## Exercise task
Rename every "shrub" in the rows below to "hedge" and change nothing else.

** start of Input **

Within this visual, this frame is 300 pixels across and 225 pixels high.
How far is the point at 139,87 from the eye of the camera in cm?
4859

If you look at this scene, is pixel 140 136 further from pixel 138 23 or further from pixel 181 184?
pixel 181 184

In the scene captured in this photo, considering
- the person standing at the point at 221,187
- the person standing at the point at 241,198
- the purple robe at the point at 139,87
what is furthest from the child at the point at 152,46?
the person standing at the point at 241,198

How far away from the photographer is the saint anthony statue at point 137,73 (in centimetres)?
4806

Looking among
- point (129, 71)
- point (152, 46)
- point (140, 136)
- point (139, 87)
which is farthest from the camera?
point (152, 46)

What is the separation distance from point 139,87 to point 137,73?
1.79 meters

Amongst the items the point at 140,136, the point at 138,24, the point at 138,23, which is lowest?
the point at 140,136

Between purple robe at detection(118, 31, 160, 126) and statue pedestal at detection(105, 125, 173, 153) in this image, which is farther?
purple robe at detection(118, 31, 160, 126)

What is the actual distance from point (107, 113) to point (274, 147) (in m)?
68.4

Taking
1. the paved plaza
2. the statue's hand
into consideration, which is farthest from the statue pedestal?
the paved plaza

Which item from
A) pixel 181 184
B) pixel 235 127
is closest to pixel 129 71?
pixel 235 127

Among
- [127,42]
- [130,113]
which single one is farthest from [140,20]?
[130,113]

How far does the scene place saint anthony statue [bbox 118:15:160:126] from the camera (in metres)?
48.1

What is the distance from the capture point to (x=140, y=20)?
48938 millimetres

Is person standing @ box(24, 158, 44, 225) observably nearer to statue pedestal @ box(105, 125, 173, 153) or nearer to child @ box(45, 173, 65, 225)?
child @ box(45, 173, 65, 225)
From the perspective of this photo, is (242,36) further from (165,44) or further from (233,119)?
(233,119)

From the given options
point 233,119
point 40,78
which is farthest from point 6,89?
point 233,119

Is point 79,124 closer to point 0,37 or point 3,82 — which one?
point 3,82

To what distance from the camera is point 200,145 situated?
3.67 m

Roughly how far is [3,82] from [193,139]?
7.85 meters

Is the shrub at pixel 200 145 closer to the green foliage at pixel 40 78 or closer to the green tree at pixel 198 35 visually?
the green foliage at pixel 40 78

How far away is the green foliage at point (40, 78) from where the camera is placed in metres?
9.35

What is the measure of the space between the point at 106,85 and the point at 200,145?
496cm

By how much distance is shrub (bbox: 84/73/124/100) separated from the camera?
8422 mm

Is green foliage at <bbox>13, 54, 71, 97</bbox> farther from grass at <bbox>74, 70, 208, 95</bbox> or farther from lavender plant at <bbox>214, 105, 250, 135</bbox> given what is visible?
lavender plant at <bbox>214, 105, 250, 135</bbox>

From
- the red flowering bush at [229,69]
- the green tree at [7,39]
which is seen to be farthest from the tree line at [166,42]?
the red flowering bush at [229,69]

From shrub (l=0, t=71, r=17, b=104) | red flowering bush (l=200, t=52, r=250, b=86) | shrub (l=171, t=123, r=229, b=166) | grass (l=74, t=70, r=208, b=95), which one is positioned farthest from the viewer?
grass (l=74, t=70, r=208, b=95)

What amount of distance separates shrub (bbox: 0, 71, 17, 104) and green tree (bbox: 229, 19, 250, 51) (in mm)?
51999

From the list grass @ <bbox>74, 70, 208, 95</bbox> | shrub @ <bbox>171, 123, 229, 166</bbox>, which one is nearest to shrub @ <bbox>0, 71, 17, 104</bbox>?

** end of Input **

## Problem solution
Within this visual, this frame is 300 pixels across and 225 pixels high.
How far is the point at 139,87 from the eye of the camera in cm?
4859

If you look at this scene, is pixel 140 136 further from pixel 138 23 or further from pixel 181 184?
pixel 181 184

In the scene captured in this photo, considering
- the person standing at the point at 221,187
- the person standing at the point at 241,198
- the purple robe at the point at 139,87
what is furthest from the child at the point at 152,46?
the person standing at the point at 241,198

How far away from the photographer is the saint anthony statue at point 137,73 (in centimetres)?
4806

Looking among
- point (129, 71)
- point (152, 46)
- point (140, 136)
- point (139, 87)
which is farthest from the camera?
point (152, 46)

What is the separation distance from point 139,87 to point 137,73?
1.79 meters

Amongst the items the point at 140,136, the point at 138,24, the point at 138,23, which is lowest?
the point at 140,136

Between purple robe at detection(118, 31, 160, 126) and statue pedestal at detection(105, 125, 173, 153) in this image, which is farther?
purple robe at detection(118, 31, 160, 126)

What is the actual distance from point (107, 113) to point (274, 147) (in m)?
68.4

Taking
1. the paved plaza
2. the statue's hand
into consideration, which is farthest from the statue pedestal?
the paved plaza

Which item from
A) pixel 181 184
B) pixel 235 127
is closest to pixel 129 71?
pixel 235 127

Among
- [127,42]
- [130,113]
which single one is farthest from [140,20]?
[130,113]

How far does the scene place saint anthony statue [bbox 118:15:160:126] from the camera (in metres)?
48.1

What is the distance from the capture point to (x=140, y=20)?
48938 millimetres

Is person standing @ box(24, 158, 44, 225) observably nearer to statue pedestal @ box(105, 125, 173, 153) or nearer to child @ box(45, 173, 65, 225)?
child @ box(45, 173, 65, 225)
From the perspective of this photo, is (242,36) further from (165,44) or further from (233,119)?
(233,119)

From the given options
point 233,119
point 40,78
which is farthest from point 6,89?
point 233,119

Is point 79,124 closer to point 0,37 or point 3,82 — which one?
point 3,82

To what distance from the camera is point 200,145 situated?
3.67 m

Roughly how far is [3,82] from [193,139]?
7.85 meters

Is the hedge at pixel 200 145 closer to the green foliage at pixel 40 78 or closer to the green tree at pixel 198 35 visually?
the green foliage at pixel 40 78

How far away is the green foliage at point (40, 78) from where the camera is placed in metres?
9.35

What is the measure of the space between the point at 106,85 and the point at 200,145?
496cm

By how much distance is hedge (bbox: 84/73/124/100) separated from the camera?
8422 mm

Is green foliage at <bbox>13, 54, 71, 97</bbox> farther from grass at <bbox>74, 70, 208, 95</bbox> or farther from lavender plant at <bbox>214, 105, 250, 135</bbox> given what is visible?
lavender plant at <bbox>214, 105, 250, 135</bbox>

From
- the red flowering bush at [229,69]
- the green tree at [7,39]
which is seen to be farthest from the tree line at [166,42]?
the red flowering bush at [229,69]

From hedge (l=0, t=71, r=17, b=104) | red flowering bush (l=200, t=52, r=250, b=86) | hedge (l=171, t=123, r=229, b=166) | grass (l=74, t=70, r=208, b=95), which one is positioned farthest from the viewer?
grass (l=74, t=70, r=208, b=95)

What amount of distance separates hedge (bbox: 0, 71, 17, 104) and green tree (bbox: 229, 19, 250, 51) (in mm)?
51999

From the list grass @ <bbox>74, 70, 208, 95</bbox> | hedge @ <bbox>171, 123, 229, 166</bbox>, which one is nearest to hedge @ <bbox>0, 71, 17, 104</bbox>?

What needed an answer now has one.